If it exists, Kepler-70c orbits its host along with another planet, Kepler-70b. Both of these planets orbit very close to their host star. Kepler-70c completes one orbit around its star in just 8.232 hours. It is also one of the hottest exoplanets as of mid-2013. It has a high density, suggesting that it is largely composed of metals.

Kepler-70b passes 240,000 km away from Kepler-70c during their closest approach. This is currently the closest recorded approach between planets. Such orbital configuration is relatively stable due to orbital resonance between planets and small Hill spheres of planets due to proximity of the star.
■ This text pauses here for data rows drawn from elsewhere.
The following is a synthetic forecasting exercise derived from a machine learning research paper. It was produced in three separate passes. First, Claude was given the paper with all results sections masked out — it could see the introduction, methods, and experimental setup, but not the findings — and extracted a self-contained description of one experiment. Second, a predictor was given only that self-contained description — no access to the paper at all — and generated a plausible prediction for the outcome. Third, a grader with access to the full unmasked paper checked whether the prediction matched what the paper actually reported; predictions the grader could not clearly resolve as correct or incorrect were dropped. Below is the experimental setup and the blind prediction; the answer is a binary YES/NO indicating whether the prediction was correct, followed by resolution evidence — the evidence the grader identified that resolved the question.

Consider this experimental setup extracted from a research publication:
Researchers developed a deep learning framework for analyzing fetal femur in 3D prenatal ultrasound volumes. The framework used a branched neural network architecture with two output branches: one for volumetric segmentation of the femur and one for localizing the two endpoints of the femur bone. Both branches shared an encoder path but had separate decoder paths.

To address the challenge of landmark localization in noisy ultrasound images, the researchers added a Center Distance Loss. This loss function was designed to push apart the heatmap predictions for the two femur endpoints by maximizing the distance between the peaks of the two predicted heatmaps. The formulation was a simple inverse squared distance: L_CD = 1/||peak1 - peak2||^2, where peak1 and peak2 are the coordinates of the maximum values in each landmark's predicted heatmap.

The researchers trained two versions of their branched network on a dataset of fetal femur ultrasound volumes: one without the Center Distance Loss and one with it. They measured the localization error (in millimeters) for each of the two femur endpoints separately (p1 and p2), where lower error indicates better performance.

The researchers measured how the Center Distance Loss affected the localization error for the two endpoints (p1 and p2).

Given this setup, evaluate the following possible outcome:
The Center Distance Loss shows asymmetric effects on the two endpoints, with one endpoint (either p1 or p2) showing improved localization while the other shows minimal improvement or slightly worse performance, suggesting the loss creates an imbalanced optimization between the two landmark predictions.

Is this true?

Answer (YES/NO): YES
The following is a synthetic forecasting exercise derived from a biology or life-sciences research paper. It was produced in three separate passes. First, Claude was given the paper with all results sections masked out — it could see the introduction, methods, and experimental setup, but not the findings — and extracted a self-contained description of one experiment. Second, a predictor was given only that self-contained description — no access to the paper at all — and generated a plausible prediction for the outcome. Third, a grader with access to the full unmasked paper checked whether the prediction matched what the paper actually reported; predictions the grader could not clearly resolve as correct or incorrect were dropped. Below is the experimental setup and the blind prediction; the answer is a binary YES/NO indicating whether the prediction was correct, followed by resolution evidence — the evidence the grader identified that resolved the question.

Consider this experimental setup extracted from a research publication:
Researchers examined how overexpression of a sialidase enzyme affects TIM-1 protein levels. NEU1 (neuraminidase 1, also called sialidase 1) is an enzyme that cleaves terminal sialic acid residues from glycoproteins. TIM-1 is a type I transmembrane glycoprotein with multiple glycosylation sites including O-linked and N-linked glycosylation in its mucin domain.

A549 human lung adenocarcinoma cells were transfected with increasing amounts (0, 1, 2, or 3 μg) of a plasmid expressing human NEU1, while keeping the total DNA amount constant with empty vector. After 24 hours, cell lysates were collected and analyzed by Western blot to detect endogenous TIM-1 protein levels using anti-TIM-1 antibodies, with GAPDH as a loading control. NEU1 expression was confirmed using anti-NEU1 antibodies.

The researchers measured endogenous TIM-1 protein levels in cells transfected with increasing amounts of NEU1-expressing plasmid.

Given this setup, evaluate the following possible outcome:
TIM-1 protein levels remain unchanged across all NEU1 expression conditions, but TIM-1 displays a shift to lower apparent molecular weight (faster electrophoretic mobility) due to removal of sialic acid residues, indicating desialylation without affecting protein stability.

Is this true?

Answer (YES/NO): NO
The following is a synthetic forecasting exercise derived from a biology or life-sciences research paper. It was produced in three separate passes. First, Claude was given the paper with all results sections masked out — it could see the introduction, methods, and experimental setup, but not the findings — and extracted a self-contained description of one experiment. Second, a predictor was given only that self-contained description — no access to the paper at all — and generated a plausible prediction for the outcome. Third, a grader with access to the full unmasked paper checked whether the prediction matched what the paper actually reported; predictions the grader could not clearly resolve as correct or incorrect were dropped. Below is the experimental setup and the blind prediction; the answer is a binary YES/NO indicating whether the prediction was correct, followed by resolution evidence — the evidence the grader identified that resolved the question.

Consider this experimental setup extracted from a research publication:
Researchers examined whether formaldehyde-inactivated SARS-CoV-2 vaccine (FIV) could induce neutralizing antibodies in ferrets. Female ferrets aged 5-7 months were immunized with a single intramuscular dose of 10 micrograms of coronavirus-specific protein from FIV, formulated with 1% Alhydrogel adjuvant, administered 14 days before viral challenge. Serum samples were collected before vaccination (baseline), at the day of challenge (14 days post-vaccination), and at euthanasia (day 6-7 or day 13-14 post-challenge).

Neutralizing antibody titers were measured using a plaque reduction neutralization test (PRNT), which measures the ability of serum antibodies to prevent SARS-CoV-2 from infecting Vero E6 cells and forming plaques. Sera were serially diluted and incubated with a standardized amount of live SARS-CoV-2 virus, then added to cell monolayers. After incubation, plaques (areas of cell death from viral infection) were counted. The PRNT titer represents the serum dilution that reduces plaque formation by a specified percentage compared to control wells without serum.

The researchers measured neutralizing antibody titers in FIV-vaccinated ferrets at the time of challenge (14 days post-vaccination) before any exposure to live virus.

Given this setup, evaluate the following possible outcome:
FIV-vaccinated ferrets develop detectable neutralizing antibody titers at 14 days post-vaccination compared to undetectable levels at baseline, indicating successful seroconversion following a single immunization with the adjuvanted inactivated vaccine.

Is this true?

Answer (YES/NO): YES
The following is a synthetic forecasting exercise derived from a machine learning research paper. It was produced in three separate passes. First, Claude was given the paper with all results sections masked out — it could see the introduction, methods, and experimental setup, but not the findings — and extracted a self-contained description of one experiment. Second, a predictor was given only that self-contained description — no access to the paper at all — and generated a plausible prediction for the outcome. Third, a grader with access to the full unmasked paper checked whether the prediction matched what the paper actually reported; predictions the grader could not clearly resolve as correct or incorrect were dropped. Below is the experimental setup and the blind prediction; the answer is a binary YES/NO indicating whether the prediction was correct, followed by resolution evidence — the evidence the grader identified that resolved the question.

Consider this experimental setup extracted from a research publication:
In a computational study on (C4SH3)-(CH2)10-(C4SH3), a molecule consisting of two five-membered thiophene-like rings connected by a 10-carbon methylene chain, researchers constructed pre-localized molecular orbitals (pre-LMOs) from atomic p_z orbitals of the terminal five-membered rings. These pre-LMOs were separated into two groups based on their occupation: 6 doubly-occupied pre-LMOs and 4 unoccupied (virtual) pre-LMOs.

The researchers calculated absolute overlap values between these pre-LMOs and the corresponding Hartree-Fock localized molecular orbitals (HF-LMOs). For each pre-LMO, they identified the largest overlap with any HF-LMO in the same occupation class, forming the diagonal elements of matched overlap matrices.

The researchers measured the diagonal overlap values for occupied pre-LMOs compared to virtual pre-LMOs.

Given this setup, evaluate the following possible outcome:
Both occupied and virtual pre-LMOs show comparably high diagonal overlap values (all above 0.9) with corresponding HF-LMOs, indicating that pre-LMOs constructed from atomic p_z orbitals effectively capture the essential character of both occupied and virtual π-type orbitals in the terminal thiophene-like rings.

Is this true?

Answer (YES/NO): NO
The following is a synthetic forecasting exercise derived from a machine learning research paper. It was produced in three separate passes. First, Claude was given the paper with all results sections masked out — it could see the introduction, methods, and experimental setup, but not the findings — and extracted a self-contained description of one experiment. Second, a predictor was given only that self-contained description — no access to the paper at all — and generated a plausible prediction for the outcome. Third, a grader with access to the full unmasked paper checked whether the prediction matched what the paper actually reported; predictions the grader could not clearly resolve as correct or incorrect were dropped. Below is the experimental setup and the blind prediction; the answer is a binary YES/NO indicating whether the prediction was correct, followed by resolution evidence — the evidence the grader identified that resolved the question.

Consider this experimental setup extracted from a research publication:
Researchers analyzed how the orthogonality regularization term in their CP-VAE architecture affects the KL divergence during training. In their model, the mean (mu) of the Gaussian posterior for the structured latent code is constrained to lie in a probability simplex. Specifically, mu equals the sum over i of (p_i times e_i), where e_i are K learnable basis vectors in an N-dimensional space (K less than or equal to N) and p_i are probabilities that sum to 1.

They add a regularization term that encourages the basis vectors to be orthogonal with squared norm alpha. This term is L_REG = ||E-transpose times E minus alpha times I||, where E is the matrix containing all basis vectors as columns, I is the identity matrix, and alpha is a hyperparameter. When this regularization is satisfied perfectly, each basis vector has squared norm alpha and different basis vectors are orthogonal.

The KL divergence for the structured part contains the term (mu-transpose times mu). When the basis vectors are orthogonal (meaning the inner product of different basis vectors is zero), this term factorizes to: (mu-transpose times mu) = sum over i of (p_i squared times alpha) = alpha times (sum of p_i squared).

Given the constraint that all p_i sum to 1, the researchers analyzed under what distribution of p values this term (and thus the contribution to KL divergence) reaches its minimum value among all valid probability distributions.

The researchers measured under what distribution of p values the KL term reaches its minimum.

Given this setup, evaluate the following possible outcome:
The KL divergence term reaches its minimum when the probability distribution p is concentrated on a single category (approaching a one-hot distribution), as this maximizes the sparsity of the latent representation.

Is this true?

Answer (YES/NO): NO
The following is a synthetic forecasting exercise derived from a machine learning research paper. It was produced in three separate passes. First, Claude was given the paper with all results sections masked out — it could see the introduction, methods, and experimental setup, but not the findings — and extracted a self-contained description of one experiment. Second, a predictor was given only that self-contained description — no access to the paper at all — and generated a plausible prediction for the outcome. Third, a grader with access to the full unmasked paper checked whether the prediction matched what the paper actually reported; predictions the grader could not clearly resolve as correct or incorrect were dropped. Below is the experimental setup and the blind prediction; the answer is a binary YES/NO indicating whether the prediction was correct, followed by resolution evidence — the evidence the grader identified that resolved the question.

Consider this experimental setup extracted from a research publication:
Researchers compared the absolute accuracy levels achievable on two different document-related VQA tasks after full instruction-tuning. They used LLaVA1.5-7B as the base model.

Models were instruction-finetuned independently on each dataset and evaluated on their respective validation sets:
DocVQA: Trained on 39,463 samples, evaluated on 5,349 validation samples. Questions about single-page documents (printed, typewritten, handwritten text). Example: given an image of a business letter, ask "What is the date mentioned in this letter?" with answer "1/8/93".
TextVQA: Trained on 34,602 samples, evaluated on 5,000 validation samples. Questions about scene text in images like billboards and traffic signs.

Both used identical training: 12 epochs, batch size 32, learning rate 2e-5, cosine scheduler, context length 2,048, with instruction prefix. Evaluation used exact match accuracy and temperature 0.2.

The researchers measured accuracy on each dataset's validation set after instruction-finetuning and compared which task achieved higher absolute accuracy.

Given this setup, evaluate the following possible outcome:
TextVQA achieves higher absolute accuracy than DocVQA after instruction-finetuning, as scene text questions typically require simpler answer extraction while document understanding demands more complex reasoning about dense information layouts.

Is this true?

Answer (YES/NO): YES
According to the main author of the paper in Nature which announced the discovery of the two planets, Stephane Charpinet, the two planets "probably plunged deep into the star's envelope during the red giant phase, but survived." However, this is not the first sighting of planets orbiting a post-red giant star - numerous pulsar planets have been observed, including one that orbits closer to its host star, and consequently in a shorter time than, any other planet.

Origins
The two planets may have started out as a pair of gas giants which spiraled inward toward their host star, which subsequently became a red giant. This engulfed the planets, evaporating all but their solid cores, which now orbit the sdB star. Alternatively, there may only have been one gas giant engulfed in this way, with the rocky/metallic core having survived evaporation but fragmented inside the star. If this theory is correct, the two planets would be two large sections of the gas giant's core.

According to the Extrasolar Planets Encyclopedia, the star left the red giant stage  ago.

See also
 Chthonian planet

Notes

References

External links
 Kepler mission planet discoveries

C
Exoplanets discovered in 2011
Exoplanets discovered by the Kepler space telescope
Cygnus (constellation)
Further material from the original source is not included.